Written task 1: According to the thread on stainless gigs below, how old is the stainless gig head that Flounder9.75 says he still has?

# Stainless Gigs?



## TRG (Jun 30, 2012)

I'm sure a lot of you use stainless gigs. I just have a few questions before I buy one. 
Do they dull as fast as steel gigs do?
Can I sharpen it with a file the same way?
The ones I've seen have skinny prongs on them. I would assume they stick in the flounder a little easier and maybe don't push the fish down in the mud as bad? 
Any problems with them bending if I use it to push my boat with.
Any negatives besides the price?

Appreciate any advice, I just can't afford another gig if it's not going to be worth it.


----------



## wareagle22 (Oct 3, 2007)

Chopped liver on here makes a good stainless gig. He cleans and dips his in a solution to keep them from rusting. He makes his out of threaded rod and they are tough. And I would think you could sharpen one with a dremel tool if not a file. He is cheap too for what he builds!


----------



## Flounder9.75 (Sep 28, 2007)

When I started I used the big B&M gig head and I would get about a year to a year and half out of one. 
Now I use SS all tread gig heads I have one that I know is over 15yrs old.As for sharpening them,you don't want then pencil point sharp because if you hit something hard ( and you will) the point will just roll over on you. I sharpen mine maybe once a yr.

I guess to answer your ? Yes SS are worth it. They will last forever.


----------



## flounderslayerman (Jun 3, 2011)

I've been using stainless all thread for a couple of years now and will never use anything else again.


----------



## halo1 (Oct 4, 2007)

see my post below ,A friend of mine makes them and I have yet to see one that matches it for the price... I just bought 2 more off him recently


----------



## drifterfisher (Oct 9, 2009)

I love my Sea Stryker pole and 5 prong head.


----------



## Hook (Oct 2, 2007)

drifterfisher said:


> I love my Sea Stryker pole and 5 prong head.


+2:thumbup1:


----------



## Death From Above (Sep 28, 2007)

Sea Stryker poles are fine. Sea Stryker gig heads suck balls!:thumbdown::no:


----------



## sealark (Sep 27, 2007)

Here's a link to choppedlivers Gigs he has a new and improved one great Gigs.

Gigs link


----------



## Cosson-Gigs (Dec 12, 2012)

Check out the Cosson Gigs, Look closely at the barbs, extra large barbs, you will have to stomp the fish off ! When you stab that 7 pound fish you will want it to hold, the worst thing is to stab a nice flounder and he shakes off. I have been hand crafting gigs for over 20 years & and can custom make it how ever you want, but I have found that a bullet shaped tip holds up the best, and I also can add a special alloy to the tip so as it will hold up to polling and hitting hard things,all gigs made of SS, or Titanium alloy, your choice as to what alloy you want to pay for, many gigs are of 304 or 316 but there are several other choices of much stronger SS alloys but more expensive, and as gigging in soft bottoms the smaller the diameter 3/16" verses 1/4" or 5/16" stock , the smaller will penetrate faster and easier, and a 2 or 3 prong will stab him easier than a 5 prong but I personally prefer a 4 or 5 prong just for the extra holding capability. Good luck and I hope you find the perfect match for your type fishing.

Written task 2: Print the part of the entries below that opens with the line containing "How big is the" and runs through the end of the entries, both ends included, with no changes.

Records for processing:
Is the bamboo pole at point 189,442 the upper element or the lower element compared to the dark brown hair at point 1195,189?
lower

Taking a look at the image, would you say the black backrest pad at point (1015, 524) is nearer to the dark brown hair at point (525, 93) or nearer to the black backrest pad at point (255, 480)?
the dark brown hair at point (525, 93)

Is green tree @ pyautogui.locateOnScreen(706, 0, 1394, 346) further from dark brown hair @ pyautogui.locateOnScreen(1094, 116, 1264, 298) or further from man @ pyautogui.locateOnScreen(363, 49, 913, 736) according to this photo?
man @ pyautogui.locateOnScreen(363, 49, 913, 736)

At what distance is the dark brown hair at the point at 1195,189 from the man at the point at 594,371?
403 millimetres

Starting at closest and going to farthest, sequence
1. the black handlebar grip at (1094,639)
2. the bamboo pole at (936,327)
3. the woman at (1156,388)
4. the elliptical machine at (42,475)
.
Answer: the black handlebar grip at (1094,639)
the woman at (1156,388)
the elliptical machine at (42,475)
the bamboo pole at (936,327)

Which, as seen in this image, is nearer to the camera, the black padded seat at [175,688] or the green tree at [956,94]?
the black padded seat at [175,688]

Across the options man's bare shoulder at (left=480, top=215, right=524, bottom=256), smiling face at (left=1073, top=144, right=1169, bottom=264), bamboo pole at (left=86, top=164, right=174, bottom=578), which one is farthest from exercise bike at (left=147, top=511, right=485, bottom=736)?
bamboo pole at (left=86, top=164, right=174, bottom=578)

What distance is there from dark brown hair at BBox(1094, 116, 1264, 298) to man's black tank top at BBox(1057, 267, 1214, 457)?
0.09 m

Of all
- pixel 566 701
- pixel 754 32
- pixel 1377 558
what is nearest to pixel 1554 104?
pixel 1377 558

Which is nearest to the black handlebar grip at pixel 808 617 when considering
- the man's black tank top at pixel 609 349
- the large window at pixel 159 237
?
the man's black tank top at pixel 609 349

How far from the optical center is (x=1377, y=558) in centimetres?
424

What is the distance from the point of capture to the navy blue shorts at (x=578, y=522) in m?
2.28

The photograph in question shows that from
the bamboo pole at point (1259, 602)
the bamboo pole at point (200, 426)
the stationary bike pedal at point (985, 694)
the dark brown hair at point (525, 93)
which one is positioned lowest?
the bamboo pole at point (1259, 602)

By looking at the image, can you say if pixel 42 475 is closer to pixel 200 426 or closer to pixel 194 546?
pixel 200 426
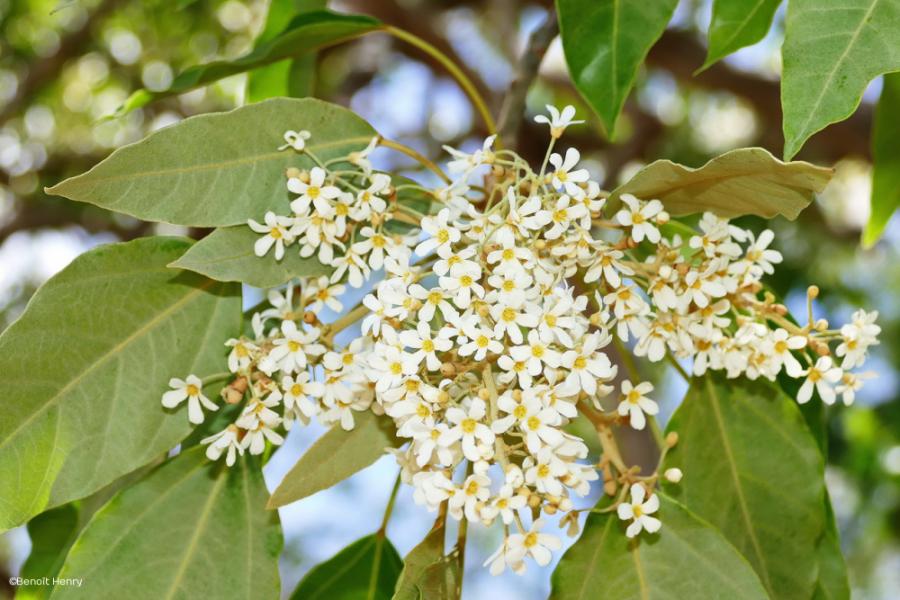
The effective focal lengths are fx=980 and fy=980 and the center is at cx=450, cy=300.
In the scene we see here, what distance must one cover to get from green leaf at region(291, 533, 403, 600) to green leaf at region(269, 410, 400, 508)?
207 millimetres

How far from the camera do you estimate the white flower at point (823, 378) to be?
2.64ft

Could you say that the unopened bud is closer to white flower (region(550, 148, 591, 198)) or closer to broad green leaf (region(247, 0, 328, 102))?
white flower (region(550, 148, 591, 198))

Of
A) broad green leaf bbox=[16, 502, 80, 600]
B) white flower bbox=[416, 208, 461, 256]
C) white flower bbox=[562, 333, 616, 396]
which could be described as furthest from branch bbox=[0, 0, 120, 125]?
white flower bbox=[562, 333, 616, 396]

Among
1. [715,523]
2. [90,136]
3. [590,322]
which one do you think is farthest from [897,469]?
[90,136]

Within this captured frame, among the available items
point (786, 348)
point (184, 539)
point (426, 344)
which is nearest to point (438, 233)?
point (426, 344)

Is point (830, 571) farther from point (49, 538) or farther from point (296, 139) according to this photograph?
point (49, 538)

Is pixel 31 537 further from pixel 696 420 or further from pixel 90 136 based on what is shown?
pixel 90 136

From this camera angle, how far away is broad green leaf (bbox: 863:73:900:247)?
1056 millimetres

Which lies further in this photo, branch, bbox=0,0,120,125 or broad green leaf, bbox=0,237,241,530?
branch, bbox=0,0,120,125

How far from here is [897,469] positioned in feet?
7.88

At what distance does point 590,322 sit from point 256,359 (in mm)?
278

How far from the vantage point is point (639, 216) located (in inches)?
30.4

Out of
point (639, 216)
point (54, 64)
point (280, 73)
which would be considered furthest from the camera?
point (54, 64)

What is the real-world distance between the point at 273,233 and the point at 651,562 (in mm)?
431
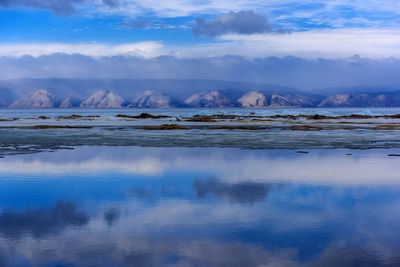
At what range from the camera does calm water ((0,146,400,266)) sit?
22.0 ft

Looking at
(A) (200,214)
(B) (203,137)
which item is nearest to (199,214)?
(A) (200,214)

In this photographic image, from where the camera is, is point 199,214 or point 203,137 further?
point 203,137

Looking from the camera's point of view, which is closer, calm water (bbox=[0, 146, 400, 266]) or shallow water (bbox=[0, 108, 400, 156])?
calm water (bbox=[0, 146, 400, 266])

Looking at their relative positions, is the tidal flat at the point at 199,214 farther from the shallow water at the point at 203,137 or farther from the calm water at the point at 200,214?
the shallow water at the point at 203,137

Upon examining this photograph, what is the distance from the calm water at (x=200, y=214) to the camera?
22.0 feet

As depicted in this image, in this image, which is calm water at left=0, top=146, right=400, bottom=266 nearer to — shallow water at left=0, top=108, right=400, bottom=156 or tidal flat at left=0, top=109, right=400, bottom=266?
tidal flat at left=0, top=109, right=400, bottom=266

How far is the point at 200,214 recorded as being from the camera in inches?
363

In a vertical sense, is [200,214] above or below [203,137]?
above

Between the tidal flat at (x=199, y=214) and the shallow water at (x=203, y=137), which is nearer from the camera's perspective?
the tidal flat at (x=199, y=214)

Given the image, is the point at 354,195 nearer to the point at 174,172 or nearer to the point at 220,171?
the point at 220,171

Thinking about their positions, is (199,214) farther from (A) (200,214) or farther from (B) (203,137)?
(B) (203,137)

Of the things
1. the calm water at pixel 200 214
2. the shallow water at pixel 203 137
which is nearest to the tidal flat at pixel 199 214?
the calm water at pixel 200 214

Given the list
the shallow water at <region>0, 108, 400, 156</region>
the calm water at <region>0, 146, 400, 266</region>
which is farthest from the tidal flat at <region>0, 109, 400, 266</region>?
the shallow water at <region>0, 108, 400, 156</region>

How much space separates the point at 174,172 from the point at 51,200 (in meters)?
5.50
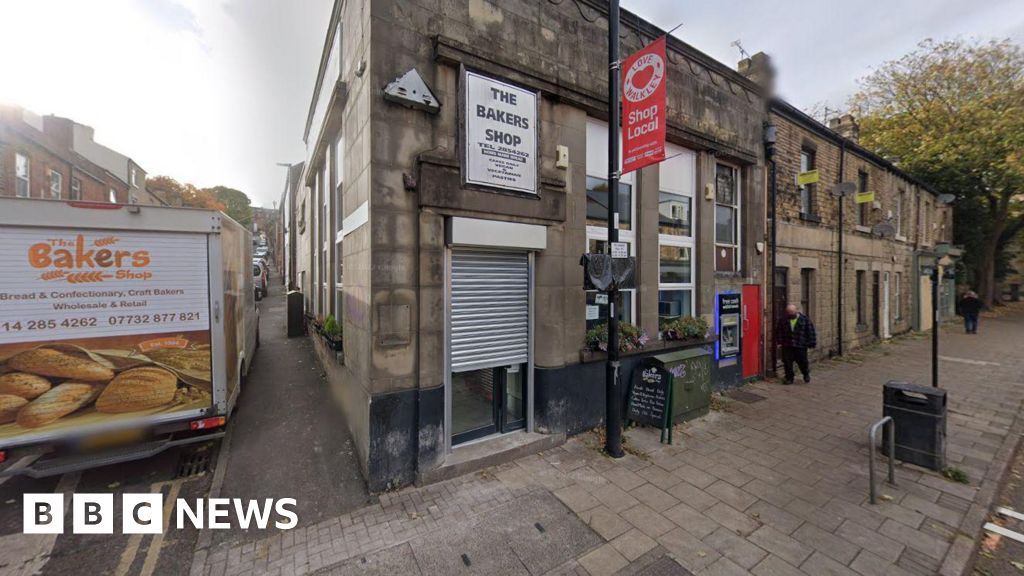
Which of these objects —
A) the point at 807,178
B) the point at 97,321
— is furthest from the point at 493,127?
the point at 807,178

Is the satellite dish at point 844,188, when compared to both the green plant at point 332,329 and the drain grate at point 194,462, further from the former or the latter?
the drain grate at point 194,462

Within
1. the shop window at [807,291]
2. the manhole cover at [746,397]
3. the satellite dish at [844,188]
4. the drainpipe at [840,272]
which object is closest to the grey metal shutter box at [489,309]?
the manhole cover at [746,397]

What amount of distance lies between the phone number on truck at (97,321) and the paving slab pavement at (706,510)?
2.54 m

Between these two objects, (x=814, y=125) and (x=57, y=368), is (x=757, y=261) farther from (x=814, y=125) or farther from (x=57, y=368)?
(x=57, y=368)

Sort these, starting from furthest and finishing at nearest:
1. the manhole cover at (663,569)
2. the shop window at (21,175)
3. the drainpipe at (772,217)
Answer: the shop window at (21,175) < the drainpipe at (772,217) < the manhole cover at (663,569)

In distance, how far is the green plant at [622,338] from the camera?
6293 millimetres

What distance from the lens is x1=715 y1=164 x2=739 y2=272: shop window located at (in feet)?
29.3

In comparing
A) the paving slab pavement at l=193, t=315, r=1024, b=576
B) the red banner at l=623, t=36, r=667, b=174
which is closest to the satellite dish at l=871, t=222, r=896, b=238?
the paving slab pavement at l=193, t=315, r=1024, b=576

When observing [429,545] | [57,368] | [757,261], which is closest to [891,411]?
[757,261]

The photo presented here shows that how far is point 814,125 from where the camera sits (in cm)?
1116

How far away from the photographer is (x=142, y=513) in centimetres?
412

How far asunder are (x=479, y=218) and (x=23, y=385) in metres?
4.97

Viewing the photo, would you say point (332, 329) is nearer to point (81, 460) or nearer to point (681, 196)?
point (81, 460)

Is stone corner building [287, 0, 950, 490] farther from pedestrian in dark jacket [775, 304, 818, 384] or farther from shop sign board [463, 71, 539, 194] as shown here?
pedestrian in dark jacket [775, 304, 818, 384]
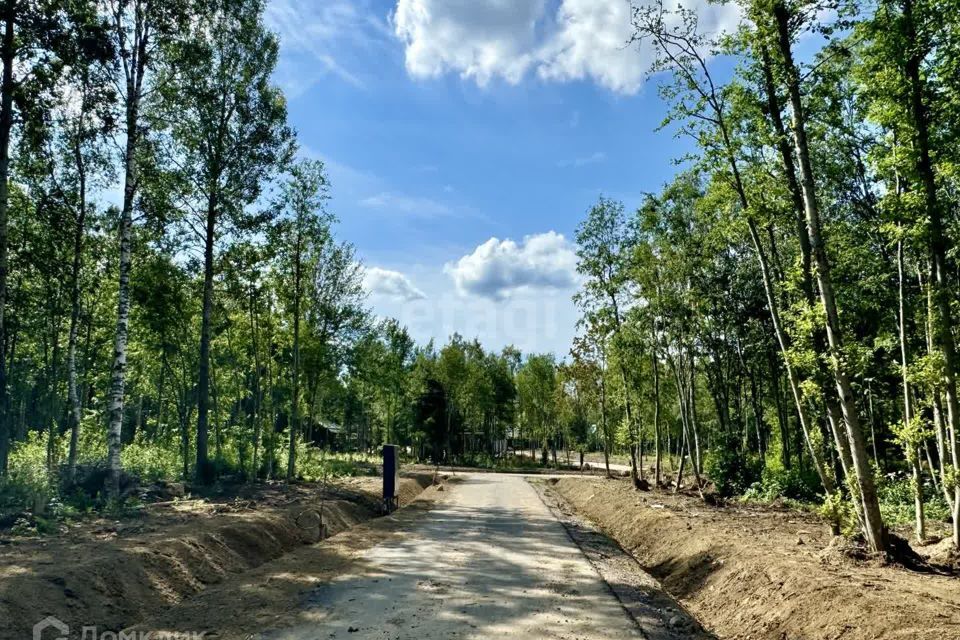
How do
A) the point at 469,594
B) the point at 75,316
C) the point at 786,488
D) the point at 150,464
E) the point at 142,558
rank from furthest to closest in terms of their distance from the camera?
1. the point at 150,464
2. the point at 786,488
3. the point at 75,316
4. the point at 142,558
5. the point at 469,594

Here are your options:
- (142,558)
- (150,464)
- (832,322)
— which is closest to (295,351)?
(150,464)

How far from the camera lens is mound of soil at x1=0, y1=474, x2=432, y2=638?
6539 millimetres

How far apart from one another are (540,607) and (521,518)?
387 inches

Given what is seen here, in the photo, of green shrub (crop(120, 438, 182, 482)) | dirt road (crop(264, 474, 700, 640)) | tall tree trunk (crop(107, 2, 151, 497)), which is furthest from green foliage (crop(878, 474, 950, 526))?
green shrub (crop(120, 438, 182, 482))

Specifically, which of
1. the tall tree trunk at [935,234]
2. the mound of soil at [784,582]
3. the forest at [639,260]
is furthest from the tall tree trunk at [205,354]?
the tall tree trunk at [935,234]

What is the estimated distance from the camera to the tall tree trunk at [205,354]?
1842 cm

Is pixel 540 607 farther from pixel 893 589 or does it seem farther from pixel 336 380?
pixel 336 380

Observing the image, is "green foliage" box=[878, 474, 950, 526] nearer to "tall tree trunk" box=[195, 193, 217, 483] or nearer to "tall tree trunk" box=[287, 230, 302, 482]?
"tall tree trunk" box=[195, 193, 217, 483]

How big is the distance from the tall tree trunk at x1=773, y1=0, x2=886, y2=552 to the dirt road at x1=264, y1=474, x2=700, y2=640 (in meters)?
3.89

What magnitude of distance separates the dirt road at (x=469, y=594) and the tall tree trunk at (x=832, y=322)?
3.89 meters

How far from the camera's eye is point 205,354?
18.5 metres

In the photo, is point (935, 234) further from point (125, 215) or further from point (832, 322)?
point (125, 215)

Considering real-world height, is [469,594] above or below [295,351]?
below

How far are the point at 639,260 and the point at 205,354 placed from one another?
49.6ft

Worked solution 1: Over 15 years old.

Worked solution 2:
How big is the distance from the tall tree trunk at x1=773, y1=0, x2=886, y2=552 to the dirt road at x1=264, y1=474, x2=700, y2=640 (in meters)?
3.89

What magnitude of distance separates the dirt road at (x=469, y=594) and the tall tree trunk at (x=832, y=322)?
3.89 meters

How far from the camera's eye is point 205,354?
18.5 metres

In the photo, is point (935, 234) further from point (125, 215) or further from point (832, 322)?
point (125, 215)

Considering real-world height, is [469,594] above or below [295,351]?
below

How far are the point at 639,260 and the point at 205,354 placed from one another?
49.6ft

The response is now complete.